- Extract to read
_____

*record scratch* *freeze frame*
Yep, that’s me. A washed 22-year-old about to graduate and move to B****lyn. You’re probably wondering how I got here.
Well, it all started my freshman year Fall Quarter. Full of innocence. Full of myself. Full of three shots of Pink Whitney that gifted me the ability to vogue, dougie and lose my nice ass sunglasses on the dance floor right before the American DJ and record producer MK performed on Halloweekend during Freshman year.
Wow. You ‘26s, ‘27s and ‘28s probably have no clue what I’m even talking about. Back when Dominic Fike would make weird jokes on Dillo’s mainstage that nobody liked. Or when Fizz didn’t exist and YikYak reigned supreme. Or when people still spoke about the anti-Greek life movement (yes! At one point, people didn’t want to be in Theta)!
We’ve gotten a little off-topic, haven’t we? Let’s reflect on all that has brought us seniors to Spring Quarter.
In the first quarter of college, my true love sent to me… an ultimatum that said if we don’t start dating now she will break up with me. Anyway, we’d basically been dating for the first three weeks we knew each other. And if I’m not willing to commit now, then that’s that.
Reflecting back on this moment, I will give it to her. It worked. Thank you Marriage Pact!
In the second quarter of college, I called the ambulance at least twice for my friends who hadn’t yet discovered how much SVEDKA Blue Raspberry Flavored Vodka they needed to not throw up all over the first floor Allison bathroom.
Don’t worry ‘27s and ‘28s, once you grow up and one of your friends studies abroad in France or Italy, they will be designated the friend group sommelier. Goodbye Blue Raspberry, hello Barefoot Pink Moscato!
In the third quarter of college, I finally dropped my freshman year friend group. Thank God. Wait… fuck… guys… the three that I dropped all had different houses located in Cabo, Big Sky, the Hamptons and a getaway(?) in Switzerland. Hah. Just my luck.
In the fourth quarter of college, God whispered in my ear to return to the sacred place. Lay claim to your throne of Periodicals. And that I did. Also Engineering Analysis 4 was the lowest any engineer has ever been, and if you’re taking it, just know that life gets better. Also know that there was a time when a table was always open in periodicals before it became the it-girl of on-campus studying.

_____

- What you will do
1. Answer these questions from the senior column:
(a) How many shots of Pink Whitney are mentioned in the freshman-year Fall Quarter memory?
(b) On which floor of Allison was the bathroom mentioned in the second quarter of college?
(c) Which course is described as "the lowest any engineer has ever been"?
2. Write out the senior column again, starting at "Reflecting back on" and ending at "Barefoot Pink Moscato!", and switch "sommelier" to "bartender".
The material that comes next is from a different source.

- Information shown
_____

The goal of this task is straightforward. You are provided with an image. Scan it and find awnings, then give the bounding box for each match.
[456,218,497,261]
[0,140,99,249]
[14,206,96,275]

_____

- Responses to the tasks
1.
(a) Three.
(b) The first floor.
(c) Engineering Analysis 4.

2.
Reflecting back on this moment, I will give it to her. It worked. Thank you Marriage Pact!
In the second quarter of college, I called the ambulance at least twice for my friends who hadn’t yet discovered how much SVEDKA Blue Raspberry Flavored Vodka they needed to not throw up all over the first floor Allison bathroom.
Don’t worry ‘27s and ‘28s, once you grow up and one of your friends studies abroad in France or Italy, they will be designated the friend group bartender. Goodbye Blue Raspberry, hello Barefoot Pink Moscato!